Thanks for the .pdf AK. There's little better in life than ripping textbook. I'll get to it asap.

 

[Phrak]

[Think of me as the voice of comic relief, as two devoted combatants go at it, head to head.]

I'll paste the text snippet here for all to see.

"An infintite capacitor is used to indicate that the capacitance is sufficiently large that it acts as a short circuit to all signal frequencies of interest. However the capacitor still blocks dc."

As already noted, an infinite capacitor is indistinguishable from an ideal voltage source.

Where the text has gone wrong is in the second sentence due to slightly sloppy English. It's commion enough, but meaningless to say that a capacitor blocks DC. It is intended to imply that when the DC voltage on one side changes, the other side won't change. But there is no such thing as changing DC voltage.

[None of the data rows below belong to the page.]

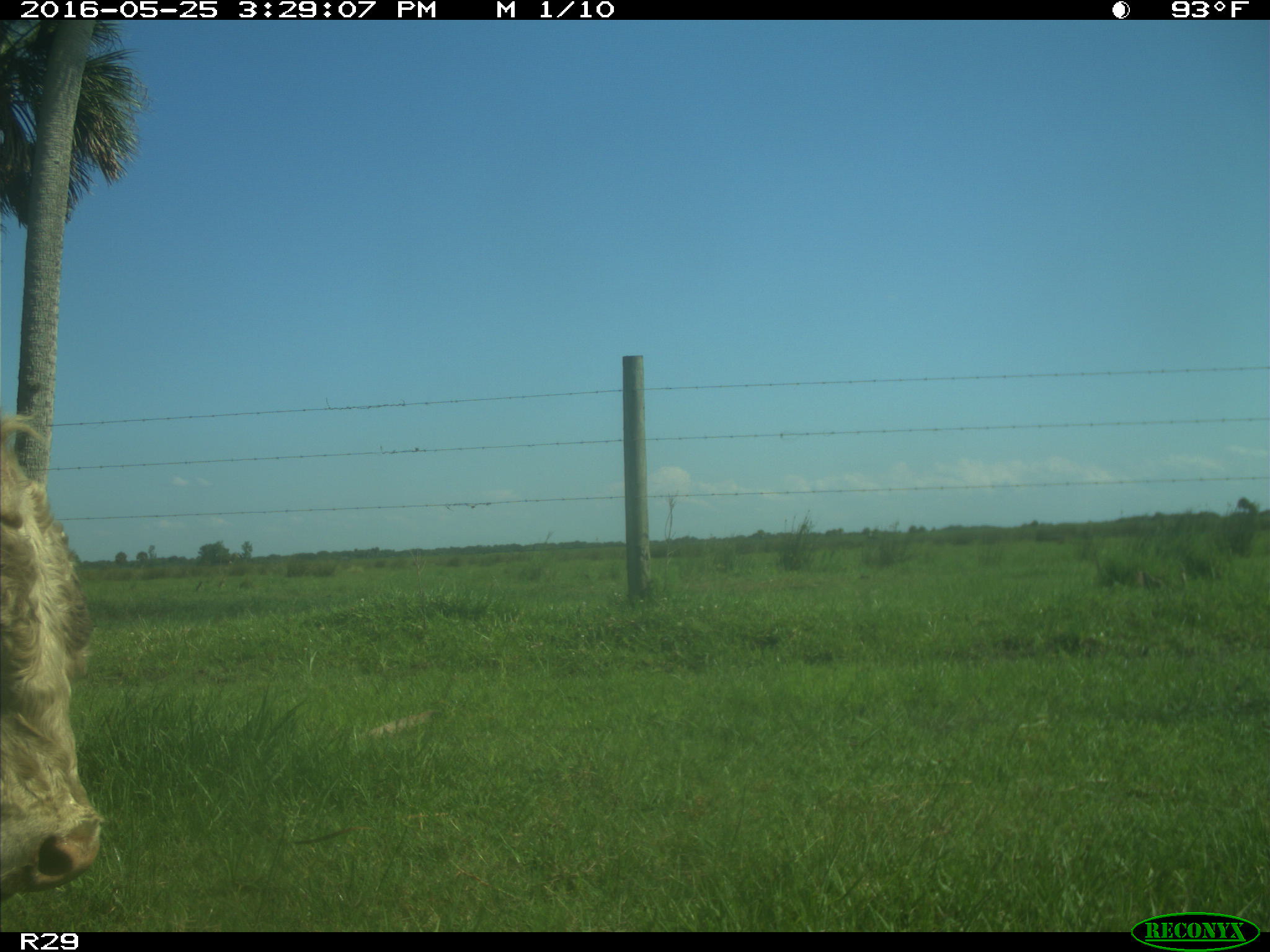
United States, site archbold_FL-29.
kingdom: Animalia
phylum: Chordata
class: Mammalia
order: Artiodactyla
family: Bovidae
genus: Bos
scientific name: Bos taurus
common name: domestic cow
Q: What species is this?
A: Bos taurus (domestic cow).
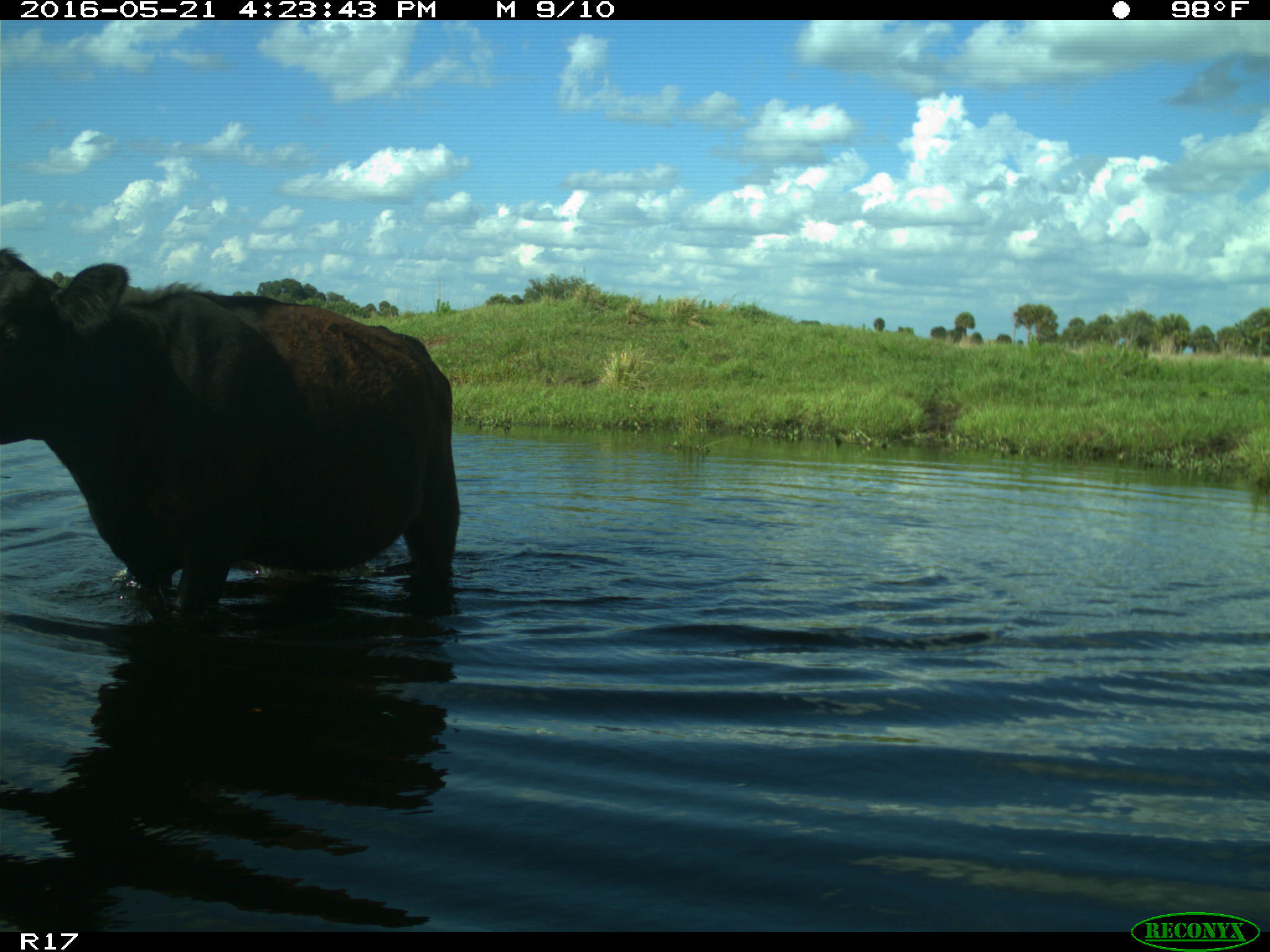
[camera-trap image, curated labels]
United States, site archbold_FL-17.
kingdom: Animalia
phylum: Chordata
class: Mammalia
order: Artiodactyla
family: Bovidae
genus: Bos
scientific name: Bos taurus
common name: domestic cow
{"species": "Bos taurus (domestic cow)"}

What could have been said was "the initial voltage potential across the infinite capacitor is maintained without change." It's far more accurate, but far less intuitive.

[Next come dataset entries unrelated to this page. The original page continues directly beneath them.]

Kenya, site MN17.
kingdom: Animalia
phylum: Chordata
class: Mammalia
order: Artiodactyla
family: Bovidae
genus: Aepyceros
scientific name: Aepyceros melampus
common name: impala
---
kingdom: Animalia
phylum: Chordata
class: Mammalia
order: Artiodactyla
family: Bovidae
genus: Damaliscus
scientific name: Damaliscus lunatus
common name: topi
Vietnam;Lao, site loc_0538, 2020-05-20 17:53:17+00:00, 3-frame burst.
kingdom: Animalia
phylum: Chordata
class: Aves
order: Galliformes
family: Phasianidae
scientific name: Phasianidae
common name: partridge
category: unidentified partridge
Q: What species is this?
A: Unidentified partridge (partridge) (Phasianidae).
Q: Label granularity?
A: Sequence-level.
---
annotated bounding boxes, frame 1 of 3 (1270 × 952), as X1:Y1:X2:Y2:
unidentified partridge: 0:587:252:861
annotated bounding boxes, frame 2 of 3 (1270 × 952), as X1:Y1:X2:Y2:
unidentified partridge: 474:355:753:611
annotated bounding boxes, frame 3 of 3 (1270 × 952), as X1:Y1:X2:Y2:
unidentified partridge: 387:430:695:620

So, indeed, the text does utilize an infinite capacitor from zero Hertz, upward, including zero.

But let's get back to our combatants, shall we? Who will discover first that they are arguing apples against oranges. Who will win round 8?

 

[TheAnalogKid83]

[Think of me as the voice of comic relief, as two devoted combatants go at it, head to head.]

I'll paste the text snippet here for all to see.

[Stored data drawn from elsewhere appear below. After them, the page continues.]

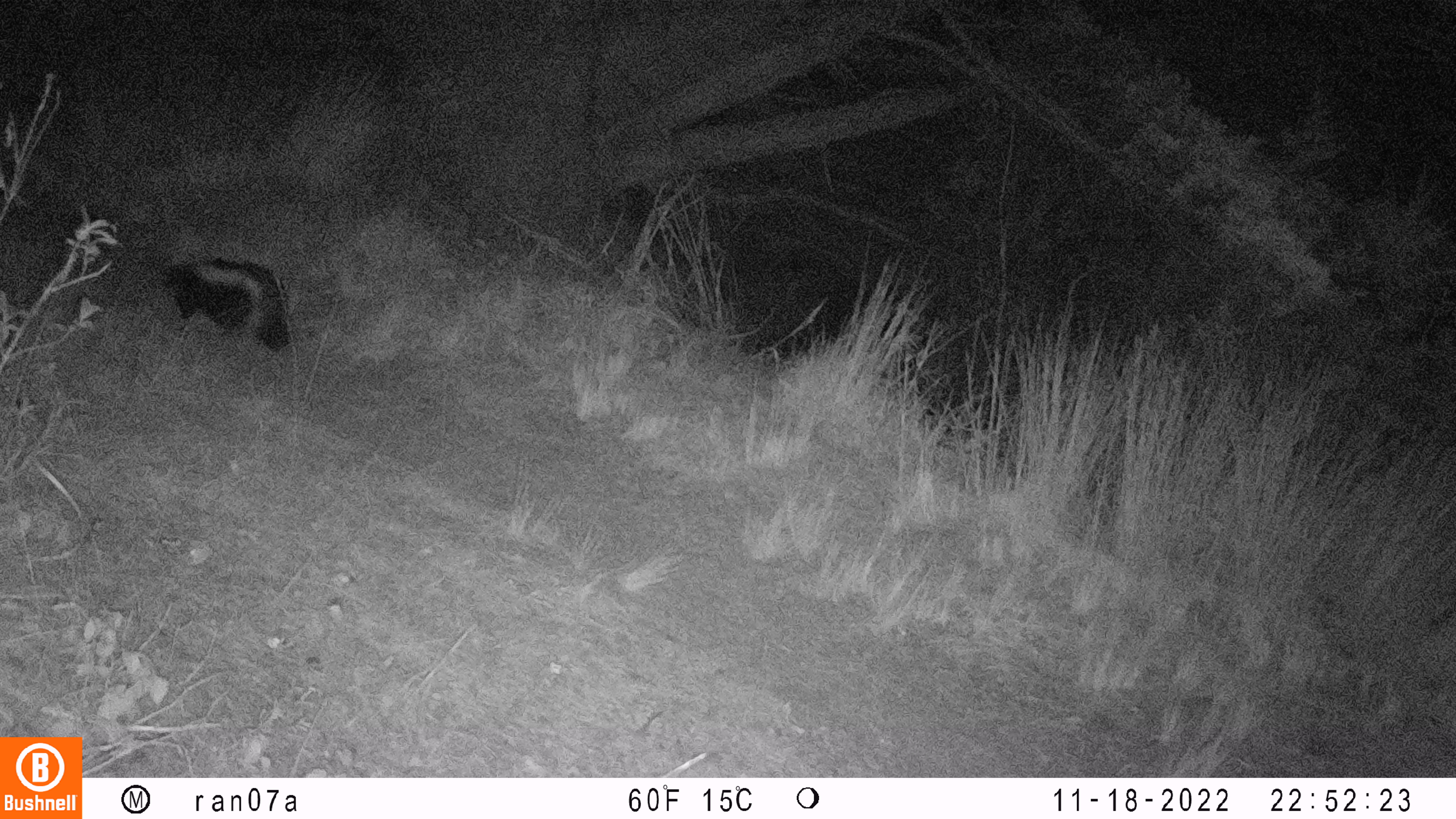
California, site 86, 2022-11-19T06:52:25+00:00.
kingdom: Animalia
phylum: Chordata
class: Mammalia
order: Carnivora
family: Mephitidae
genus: Mephitis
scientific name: Mephitis mephitis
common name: striped skunk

"An infintite capacitor is used to indicate that the capacitance is sufficiently large that it acts as a short circuit to all signal frequencies of interest. However the capacitor still blocks dc."

As already noted, an infinite capacitor is indistinguishable from an ideal voltage source.

Where the text has gone wrong is in the second sentence due to slightly sloppy English. It's commion enough, but meaningless to say that a capacitor blocks DC. It is intended to imply that when the DC voltage on one side changes, the other side won't change. But there is no such thing as changing DC voltage.

What could have been said was "the initial voltage potential across the infinite capacitor is maintained without change." It's far more accurate, but far less intuitive.

So, indeed, the text does utilize an infinite capacitor from zero Hertz, upward, including zero.

But let's get back to our combatants, shall we? Who will discover first that they are arguing apples against oranges. Who will win round 8?

ugh

You say the authors are intending to imply that when the DC voltage on one side changes, the other side won't change? This sentence is contradictory. DC voltage is NO CHANGE, by changing your amplitude, you are introducing frequencies besides 0 Hz, this can easily be shown with Fourier transforms. How is the text implying this, or even intending to imply this? It specifically says it will pass any frequency, but block DC . . so how is the text wrong? This is just like any other capacitor, but to say it is infinite will let even the lowest frequencies as they approach zero pass without distortion. My very first post was about this idea, and I showed it mathematically. I don't know why people want to argue with proven concepts that millions of people are taught. And these arguments came up before I even showed what the text said.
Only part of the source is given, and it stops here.